Texte fourni —
Plusieurs milliers de personnes participaient vendredi après-midi à Anvers à une Marche blanche, silencieuse et apolitique, de protestation contre le racisme et la violence, deux semaines après le meurtre d'une jeune nourrice noire et de la fillette blanche qu'elle gardait.
Cette manifestation a été organisée par la municipalité d'Anvers, avec l'autorisation des familles des victimes. Les organisateurs attendaient 50.000 personnes, mais selon les premières estimations de la police, les manifestants apparaissaient moins nombreux, en raison d'une météo pluvieuse. Les participants ont été invités à se vêtir de blanc et les commerces le long du parcours à afficher des drapeaux de la même couleur, en signe de solidarité.
"Ce genre d'événement restera longtemps dans les mémoires. Anvers est en deuil depuis ces dernières semaines et j'espère après cela un meilleur climat dans la ville", a déclaré Patrick Janssens, maire de la cité portuaire du nord de la Belgique.
Des écoliers défilaient en tête du cortège, sous des banderoles proclamant "Stop au racisme. La diversité est la réalité". Selon Chris van Triers, un manifestant, "il est nécessaire de vivre ensemble. Nous ne pouvons pas compter sur les politiciens pour agir à notre place".
La manifestation se deroulait dans les rues du centre historique de la ville, où s'est produit le double crime le 11 mai. Le meurtrier présumé, un jeune homme de 18 ans connu pour ses sympathies d'extrême droite, venait de faire l'acquisition d'un fusil de chasse et de munitions.
Selon le parquet d'Anvers, le meurtrier présumé, Hans Van Themsche, a "délibérément recherché des personnes d'origine étrangère dans le but de les abattre". Ouvrant le feu sur tous les non-blancs, il a tué une Malienne de 24 ans, Oulemata Niandagou, et, sans le vouloir, la fillette de deux ans qu'elle gardait, Luna Drowart. Il a aussi blessé grièvement une femme d'origine turque qui passait par là.
Blessé à son tour au ventre par un policier qui le sommait de déposer son arme, l'agresseur présumé a été arrêté et transporté à l'hôpital, où il a été interrogé par la police et inculpé de meurtre avec préméditation. Il est toujours hospitalisé sous la garde des policiers. Hans Van Themsche avait récemment été expulsé de son établissement scolaire pour avoir fumé dans les locaux et avait rédigé une lettre d'adieu.

Consigne —
Recopiez à l'identique le passage du texte sur la Marche blanche d'Anvers compris entre "Plusieurs milliers de" et "blanche qu'elle gardait.", ces deux segments inclus. Les données ne jouent aucun rôle ici.

Données fournies —
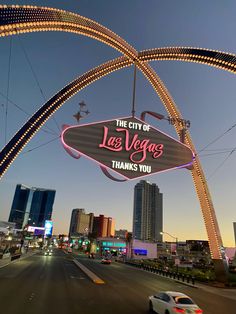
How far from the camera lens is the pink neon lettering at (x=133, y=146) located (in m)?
12.3

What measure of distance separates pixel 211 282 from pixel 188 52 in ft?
103

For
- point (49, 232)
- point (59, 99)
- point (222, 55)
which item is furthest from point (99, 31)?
point (49, 232)

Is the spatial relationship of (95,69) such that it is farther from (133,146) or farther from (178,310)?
(178,310)

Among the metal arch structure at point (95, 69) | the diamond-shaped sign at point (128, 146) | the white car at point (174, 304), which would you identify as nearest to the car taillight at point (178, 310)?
the white car at point (174, 304)

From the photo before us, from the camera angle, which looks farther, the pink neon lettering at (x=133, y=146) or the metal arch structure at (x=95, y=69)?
the metal arch structure at (x=95, y=69)

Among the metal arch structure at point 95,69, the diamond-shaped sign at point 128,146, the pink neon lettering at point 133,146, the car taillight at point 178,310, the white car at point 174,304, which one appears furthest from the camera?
the white car at point 174,304

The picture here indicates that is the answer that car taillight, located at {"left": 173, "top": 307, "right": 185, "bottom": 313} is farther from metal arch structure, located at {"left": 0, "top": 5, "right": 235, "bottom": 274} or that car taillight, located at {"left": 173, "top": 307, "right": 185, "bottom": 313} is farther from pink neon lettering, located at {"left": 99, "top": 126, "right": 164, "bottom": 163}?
metal arch structure, located at {"left": 0, "top": 5, "right": 235, "bottom": 274}

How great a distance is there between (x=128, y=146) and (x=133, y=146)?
23 cm

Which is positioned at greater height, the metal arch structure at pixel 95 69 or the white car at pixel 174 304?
the metal arch structure at pixel 95 69

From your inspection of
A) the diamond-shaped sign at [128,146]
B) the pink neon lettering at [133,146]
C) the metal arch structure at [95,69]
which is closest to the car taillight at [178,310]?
the diamond-shaped sign at [128,146]

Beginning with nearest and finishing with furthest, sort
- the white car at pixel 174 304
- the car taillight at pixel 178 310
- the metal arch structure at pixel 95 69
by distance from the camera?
the metal arch structure at pixel 95 69, the car taillight at pixel 178 310, the white car at pixel 174 304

Corrigé —
Plusieurs milliers de personnes participaient vendredi après-midi à Anvers à une Marche blanche, silencieuse et apolitique, de protestation contre le racisme et la violence, deux semaines après le meurtre d'une jeune nourrice noire et de la fillette blanche qu'elle gardait.